久保田先生レコーディングダイエットと自己調整

2019.10.03

皆さん,「レコーディングダイエット」をご存じですか。先ず,1冊のメモ帳を購入します。そのメモ帳に,朝食,昼食,夕食・・・と食事の内容をその都度書き込んでいきます。それだけで痩せる魔法のダイエットです。「どうして?」「ほんとに?」と思う人も多いでしょう。実はこのダイエットは,自己調整という理論に裏付けられた手法なのです。
 今日の昼食は,ショッピングセンターのフードコートです。どのお店にしようか迷っている時に,食欲をそそるごま油の香り。おいしそうな“天丼”です。今日はこれにしようと,注文の列に並びました。そのときに,ふと思い出します。「あれ,昨日の昼食はなんだかな? “カツ丼”だった!!!」,メモ帳に毎食レコーディングしているので,思い出したのです。「(今日の昼ご飯が)天丼はまずいな。横のそば屋で“盛りそば”にしよう。」と,注文の列を離れたのでした。このような出来事の繰り返しが積み重なって痩せるダイエット法です。難点は,毎回記録するのが面倒なことでしょうか。最近は,スマホアプリがいろいろ出ているので記録が簡単になりました(写真撮影でOKです)。
 さて,自己調整とは,自分を俯瞰し現状を客観的に捉え(モニタリング),その知見をその後の行動に生かす(コントロール)ことです。メタ認知と密接に関連する考え方です。レコーディングダイエットは,メモ帳に記録することで,最近の食事内容をモニタリングすることになります。人間は何もしないと,昨日何を食べたのかも忘れることがよくあります。記録をすることで,正確なモニタリングが可能になります。モニタリングの知見によって,昼食が“天丼”から“盛りそば”に変わりました。これがコントロールです。モニタリングとコントロールによって自己調整が機能します。自己調整はダイエットの話だけではありません。これからの社会を,よりよく生きるためには様々な場面で必要な能力です。ところで,学校教育で振り返りをさせることは一般的になりました。つまり,モニタリングはよく行っているのです。しかし,それはコントロールに繋がっているのでしょうか? 点検が必要です。

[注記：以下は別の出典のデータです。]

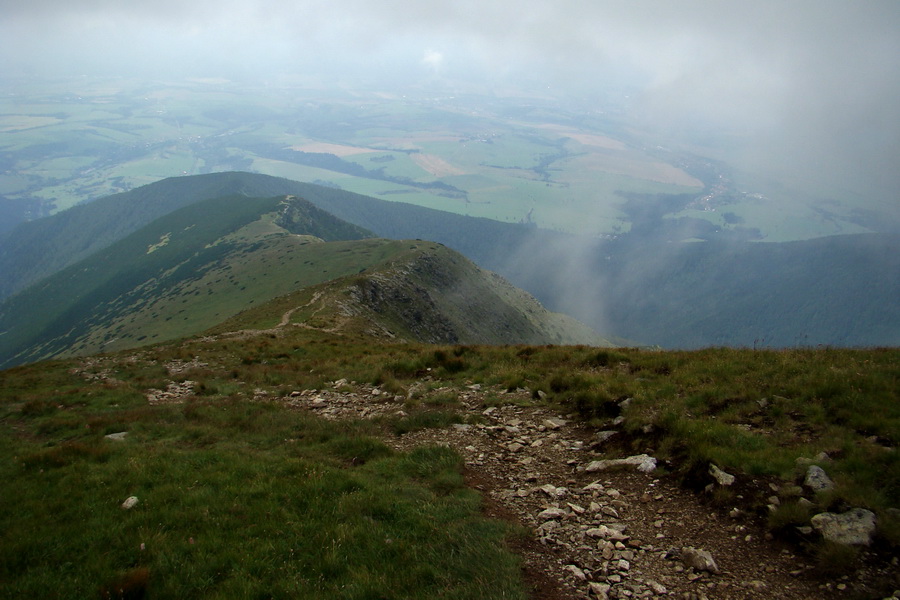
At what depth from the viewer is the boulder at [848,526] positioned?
20.7 feet

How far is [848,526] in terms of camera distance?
256 inches

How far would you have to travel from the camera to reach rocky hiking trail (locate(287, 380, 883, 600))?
628 centimetres

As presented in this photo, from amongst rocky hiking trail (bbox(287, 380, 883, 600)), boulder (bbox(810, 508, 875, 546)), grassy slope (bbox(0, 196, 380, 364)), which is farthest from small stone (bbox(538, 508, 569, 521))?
grassy slope (bbox(0, 196, 380, 364))

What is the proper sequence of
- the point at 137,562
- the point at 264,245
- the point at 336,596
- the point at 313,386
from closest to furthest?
the point at 336,596, the point at 137,562, the point at 313,386, the point at 264,245

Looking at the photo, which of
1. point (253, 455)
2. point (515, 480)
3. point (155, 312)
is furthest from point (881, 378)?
point (155, 312)

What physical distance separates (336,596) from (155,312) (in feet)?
463

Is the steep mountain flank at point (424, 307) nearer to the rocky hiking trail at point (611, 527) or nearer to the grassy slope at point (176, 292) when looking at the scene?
the grassy slope at point (176, 292)

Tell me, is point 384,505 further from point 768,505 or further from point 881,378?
point 881,378

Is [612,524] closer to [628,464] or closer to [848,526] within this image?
[628,464]

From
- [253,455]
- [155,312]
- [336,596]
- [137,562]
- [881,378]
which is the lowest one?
[155,312]

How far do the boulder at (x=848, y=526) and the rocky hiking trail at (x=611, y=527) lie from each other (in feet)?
1.60

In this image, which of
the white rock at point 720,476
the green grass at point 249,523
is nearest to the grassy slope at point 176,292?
the green grass at point 249,523

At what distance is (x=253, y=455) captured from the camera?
442 inches

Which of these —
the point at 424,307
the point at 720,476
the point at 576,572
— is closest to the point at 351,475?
the point at 576,572
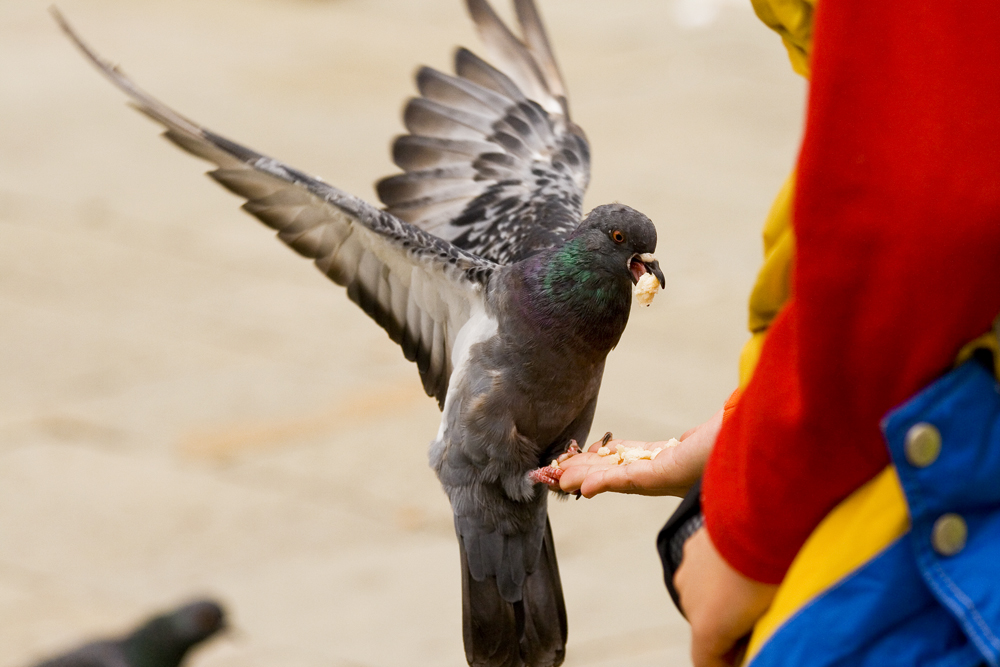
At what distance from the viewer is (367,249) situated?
145 inches

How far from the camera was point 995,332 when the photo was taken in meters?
1.46

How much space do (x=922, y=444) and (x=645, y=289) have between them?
180 centimetres

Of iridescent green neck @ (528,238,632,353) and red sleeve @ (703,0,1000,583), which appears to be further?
iridescent green neck @ (528,238,632,353)

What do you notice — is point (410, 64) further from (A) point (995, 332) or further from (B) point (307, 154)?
(A) point (995, 332)

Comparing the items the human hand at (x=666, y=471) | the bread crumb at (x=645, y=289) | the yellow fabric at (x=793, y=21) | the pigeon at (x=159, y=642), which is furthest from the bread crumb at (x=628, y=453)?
the pigeon at (x=159, y=642)

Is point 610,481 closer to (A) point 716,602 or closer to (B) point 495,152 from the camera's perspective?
(A) point 716,602

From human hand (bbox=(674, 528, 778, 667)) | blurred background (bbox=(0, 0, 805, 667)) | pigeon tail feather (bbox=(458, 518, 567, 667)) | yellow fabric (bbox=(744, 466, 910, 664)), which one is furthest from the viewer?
blurred background (bbox=(0, 0, 805, 667))

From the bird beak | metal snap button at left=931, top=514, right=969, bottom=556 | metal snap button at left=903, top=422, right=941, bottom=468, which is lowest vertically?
metal snap button at left=931, top=514, right=969, bottom=556

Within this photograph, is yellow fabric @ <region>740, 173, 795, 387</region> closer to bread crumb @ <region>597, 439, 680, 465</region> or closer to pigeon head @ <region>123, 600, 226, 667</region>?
bread crumb @ <region>597, 439, 680, 465</region>

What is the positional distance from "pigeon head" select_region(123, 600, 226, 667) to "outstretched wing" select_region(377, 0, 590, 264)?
1.75m

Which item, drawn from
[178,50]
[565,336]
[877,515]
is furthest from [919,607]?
[178,50]

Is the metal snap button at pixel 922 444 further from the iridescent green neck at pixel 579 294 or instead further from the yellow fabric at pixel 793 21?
the iridescent green neck at pixel 579 294

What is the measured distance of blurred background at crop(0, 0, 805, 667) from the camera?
5973 mm

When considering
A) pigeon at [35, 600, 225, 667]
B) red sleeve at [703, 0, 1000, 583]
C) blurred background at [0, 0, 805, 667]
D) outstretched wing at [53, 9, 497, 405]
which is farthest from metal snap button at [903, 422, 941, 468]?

 さて,平成31年3月に,中央教育審議会 初等中等教育分科会 教育課程部会から「児童生徒の学習評価の在り方について(報告)」が出されました。この中で,「主体的に学習に取り組む態度」について「① 知識及び技能を獲得したり、思考力、判断力、表現力等を身に付けたりすることに向けた粘り強い取組を行おうとする側面と、② ①の粘り強い取組を行う中で、自らの学習を調整しようとする側面、という二つの側面を評価することが求められる。」とあります。つまり,粘り強さと自己調整が相互に関わり合いながら立ち現れ,それを評価することが求められています。どのように見取り,評価するのかも検討を進めなければいけません。